### Texto proporcionado
+--
Como si faltaran las razones para una escapada hasta Chinchón, uno de los pueblos más conocidos y visitados de la Comunidad de Madrid por su singularidad y encanto, cada mes de febrero se suma a la lista de argumentos una cita imprescindible en su calendario: la celebración de su gran mercado medieval que, por cierto, ya tiene fecha para su edición de 2026.
Entre el 13 y el 15 de febrero el casco histórico de esta localidad madrileña retrocede en el tiempo para convertirse durante tres jornadas en un auténtico escenario medieval que cada año atrae las visitas de miles de personas.
Con enclaves como su popularísima plaza Mayor medieval castellana como epicentro y telón de fondo, personajes de época y artesanos llenan el pueblo con sus puestos de artesanía, gastronomía tradicional y productos típicos en el mercado.
A todo ello se suman una ambientación inspirada en época medieval –que incluye desde música de la época hasta decoración con banderines o personajes ataviados con prendas de antaño– y un completo programa de actividades para todos los públicos que el Ayuntamiento de Chinchón hará público próximamente.

No obstante, año tras año no suelen faltar propuestas como los combates de caballeros, las exhibiciones de cetrería, los talleres, los cuentacuentos, los pasacalles o el teatro y otros espectáculos itinerantes que recorren el mercado durante los tres días de festejos.
+--
### Instrucciones de trabajo
(a) Según el texto sobre el mercado medieval de Chinchón, ¿en qué fechas se celebra la edición de 2026?
(b) Prosigue el texto sobre el mercado medieval de Chinchón a partir de su última oración.
+--
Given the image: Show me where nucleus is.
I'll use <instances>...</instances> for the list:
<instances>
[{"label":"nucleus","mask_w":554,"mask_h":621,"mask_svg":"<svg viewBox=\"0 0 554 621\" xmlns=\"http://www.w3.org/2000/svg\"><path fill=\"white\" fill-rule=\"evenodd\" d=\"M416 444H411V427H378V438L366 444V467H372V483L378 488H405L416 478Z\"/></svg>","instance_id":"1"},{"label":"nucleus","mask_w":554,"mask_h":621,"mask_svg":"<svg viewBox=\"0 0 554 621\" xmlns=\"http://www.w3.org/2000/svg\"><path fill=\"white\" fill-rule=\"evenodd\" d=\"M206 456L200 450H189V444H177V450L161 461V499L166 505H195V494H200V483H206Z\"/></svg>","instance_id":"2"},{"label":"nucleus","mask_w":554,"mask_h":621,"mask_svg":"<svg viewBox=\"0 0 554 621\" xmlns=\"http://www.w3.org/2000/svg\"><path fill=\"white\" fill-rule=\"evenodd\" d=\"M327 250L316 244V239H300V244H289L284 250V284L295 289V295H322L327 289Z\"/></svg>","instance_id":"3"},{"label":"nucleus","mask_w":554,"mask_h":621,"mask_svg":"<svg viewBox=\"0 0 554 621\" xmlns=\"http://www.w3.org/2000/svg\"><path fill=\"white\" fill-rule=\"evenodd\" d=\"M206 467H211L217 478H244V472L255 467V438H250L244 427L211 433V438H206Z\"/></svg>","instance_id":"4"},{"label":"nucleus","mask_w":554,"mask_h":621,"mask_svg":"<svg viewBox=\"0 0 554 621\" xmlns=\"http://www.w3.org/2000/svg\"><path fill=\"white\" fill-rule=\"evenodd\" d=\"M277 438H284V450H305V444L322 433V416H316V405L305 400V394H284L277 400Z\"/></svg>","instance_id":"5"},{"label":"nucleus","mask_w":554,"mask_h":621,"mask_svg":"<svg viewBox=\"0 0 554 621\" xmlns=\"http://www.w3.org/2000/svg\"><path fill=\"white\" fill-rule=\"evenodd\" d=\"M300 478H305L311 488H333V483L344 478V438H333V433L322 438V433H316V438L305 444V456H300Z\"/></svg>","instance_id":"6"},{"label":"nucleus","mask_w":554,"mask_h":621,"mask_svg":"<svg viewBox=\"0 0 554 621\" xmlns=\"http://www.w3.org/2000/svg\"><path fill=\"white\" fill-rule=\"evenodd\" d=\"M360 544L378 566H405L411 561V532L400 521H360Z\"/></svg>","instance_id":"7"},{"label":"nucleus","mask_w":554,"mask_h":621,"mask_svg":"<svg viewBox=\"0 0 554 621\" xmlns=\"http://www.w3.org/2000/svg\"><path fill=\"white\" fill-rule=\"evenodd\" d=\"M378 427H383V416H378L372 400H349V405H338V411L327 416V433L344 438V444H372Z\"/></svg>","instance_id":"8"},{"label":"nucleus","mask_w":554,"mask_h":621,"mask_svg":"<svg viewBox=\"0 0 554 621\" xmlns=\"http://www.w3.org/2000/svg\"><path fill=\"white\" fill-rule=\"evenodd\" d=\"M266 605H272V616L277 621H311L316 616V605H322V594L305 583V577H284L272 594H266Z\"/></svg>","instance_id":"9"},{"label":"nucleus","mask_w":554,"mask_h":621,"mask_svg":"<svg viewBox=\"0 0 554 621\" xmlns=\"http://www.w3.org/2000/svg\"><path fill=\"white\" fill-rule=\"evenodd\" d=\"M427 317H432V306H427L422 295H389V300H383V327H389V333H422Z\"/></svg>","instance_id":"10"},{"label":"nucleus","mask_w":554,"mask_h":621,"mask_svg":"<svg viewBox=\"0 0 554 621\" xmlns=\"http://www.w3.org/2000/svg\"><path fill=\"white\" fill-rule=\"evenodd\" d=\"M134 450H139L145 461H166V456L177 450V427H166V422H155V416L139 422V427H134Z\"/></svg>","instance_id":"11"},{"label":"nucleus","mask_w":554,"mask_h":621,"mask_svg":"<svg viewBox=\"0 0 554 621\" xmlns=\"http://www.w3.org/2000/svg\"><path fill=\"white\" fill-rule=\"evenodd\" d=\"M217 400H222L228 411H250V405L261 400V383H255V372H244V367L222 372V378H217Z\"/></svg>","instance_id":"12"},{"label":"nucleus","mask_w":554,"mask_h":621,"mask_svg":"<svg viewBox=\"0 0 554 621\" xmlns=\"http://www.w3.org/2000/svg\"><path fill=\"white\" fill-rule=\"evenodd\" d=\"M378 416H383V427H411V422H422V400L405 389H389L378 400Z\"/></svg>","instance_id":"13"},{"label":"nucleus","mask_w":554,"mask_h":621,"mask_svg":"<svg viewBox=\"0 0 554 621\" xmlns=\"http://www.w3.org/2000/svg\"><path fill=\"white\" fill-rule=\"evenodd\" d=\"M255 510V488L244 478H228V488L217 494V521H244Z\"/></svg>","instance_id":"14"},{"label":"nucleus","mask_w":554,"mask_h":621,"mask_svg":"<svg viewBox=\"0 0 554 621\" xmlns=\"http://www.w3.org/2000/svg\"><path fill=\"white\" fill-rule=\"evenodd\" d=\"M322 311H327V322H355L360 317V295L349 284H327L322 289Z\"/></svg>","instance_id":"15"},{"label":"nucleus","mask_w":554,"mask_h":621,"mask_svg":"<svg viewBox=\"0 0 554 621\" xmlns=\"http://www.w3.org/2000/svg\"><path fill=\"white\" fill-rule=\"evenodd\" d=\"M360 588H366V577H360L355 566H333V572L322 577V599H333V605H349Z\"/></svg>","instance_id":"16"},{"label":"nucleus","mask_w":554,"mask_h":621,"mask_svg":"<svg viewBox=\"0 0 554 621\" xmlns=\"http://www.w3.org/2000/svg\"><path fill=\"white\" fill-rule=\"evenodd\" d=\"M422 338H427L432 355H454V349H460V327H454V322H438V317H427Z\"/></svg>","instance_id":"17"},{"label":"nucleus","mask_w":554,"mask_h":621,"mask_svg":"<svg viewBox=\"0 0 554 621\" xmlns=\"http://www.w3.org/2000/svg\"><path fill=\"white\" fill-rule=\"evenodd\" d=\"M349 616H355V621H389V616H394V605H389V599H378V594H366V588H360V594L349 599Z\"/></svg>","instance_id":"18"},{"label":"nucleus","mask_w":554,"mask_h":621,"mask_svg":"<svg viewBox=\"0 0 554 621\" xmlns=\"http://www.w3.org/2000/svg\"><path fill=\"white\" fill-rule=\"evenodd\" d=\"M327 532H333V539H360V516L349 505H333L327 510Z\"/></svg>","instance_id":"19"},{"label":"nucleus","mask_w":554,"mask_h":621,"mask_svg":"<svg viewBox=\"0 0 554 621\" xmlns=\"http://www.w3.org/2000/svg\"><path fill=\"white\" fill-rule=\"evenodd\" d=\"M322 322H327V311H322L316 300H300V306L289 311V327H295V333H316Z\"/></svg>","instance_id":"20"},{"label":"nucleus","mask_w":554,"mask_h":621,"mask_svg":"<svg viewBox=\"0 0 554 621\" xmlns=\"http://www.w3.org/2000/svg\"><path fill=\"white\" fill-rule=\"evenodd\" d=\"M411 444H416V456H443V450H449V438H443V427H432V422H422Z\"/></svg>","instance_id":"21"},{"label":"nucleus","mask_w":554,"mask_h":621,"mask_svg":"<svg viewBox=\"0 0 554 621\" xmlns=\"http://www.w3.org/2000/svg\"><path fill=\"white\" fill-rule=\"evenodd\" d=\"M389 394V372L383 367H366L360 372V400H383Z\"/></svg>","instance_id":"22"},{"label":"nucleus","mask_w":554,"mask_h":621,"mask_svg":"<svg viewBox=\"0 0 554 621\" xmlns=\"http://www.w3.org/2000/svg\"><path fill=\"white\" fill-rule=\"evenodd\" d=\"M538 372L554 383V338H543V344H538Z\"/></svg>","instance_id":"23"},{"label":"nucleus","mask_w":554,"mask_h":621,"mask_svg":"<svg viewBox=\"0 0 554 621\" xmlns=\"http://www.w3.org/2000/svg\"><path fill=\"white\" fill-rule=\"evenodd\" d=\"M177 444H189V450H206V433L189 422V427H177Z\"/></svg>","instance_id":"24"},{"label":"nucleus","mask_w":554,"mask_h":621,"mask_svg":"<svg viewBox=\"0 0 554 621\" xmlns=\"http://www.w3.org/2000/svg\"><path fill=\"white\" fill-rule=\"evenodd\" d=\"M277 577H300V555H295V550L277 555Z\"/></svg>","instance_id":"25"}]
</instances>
+--
### Lista de respuestas
(a) Del 13 al 15 de febrero.

(b)
Chinchón, una de las «maravillas materiales» de la región

A solo 45 kilómetros de Madrid, esta localidad del sureste de la región cuenta con una plaza Mayor que se considera desde 2008 (tras una votación popular entre 25 monumentos) como «la cuarta maravilla material de la Comunidad de Madrid» –para los curiosos, por delante quedaron la Universidad de Alcalá de Henares, el Palacio Real de Madrid y el monasterio de El Escorial–.
Pero no es su único atractivo: entre los lugares de interés destacan también el Monasterio de los Agustinos (convertido parcialmente en el actual Parador de Turismo), la Torre del Reloj (única superviviente hasta nuestros días de la antigua y desaparecida Iglesia Parroquial de Nuestra Señora de Gracia) o la Casa de la Cadena, donde se hospedó una noche Felipe V a su paso por Chinchón en 1706.
Todo ello, unido a su gastronomía –que se nutre de productos típicos como el anís, el aceite, el ajo y el vino– lo convierten en un destino cercano y atractivo en cualquier época del año para empaparse de la historia castellana de sus calles, que incluso han sido inspiración para directores de cine como Wes Anderson.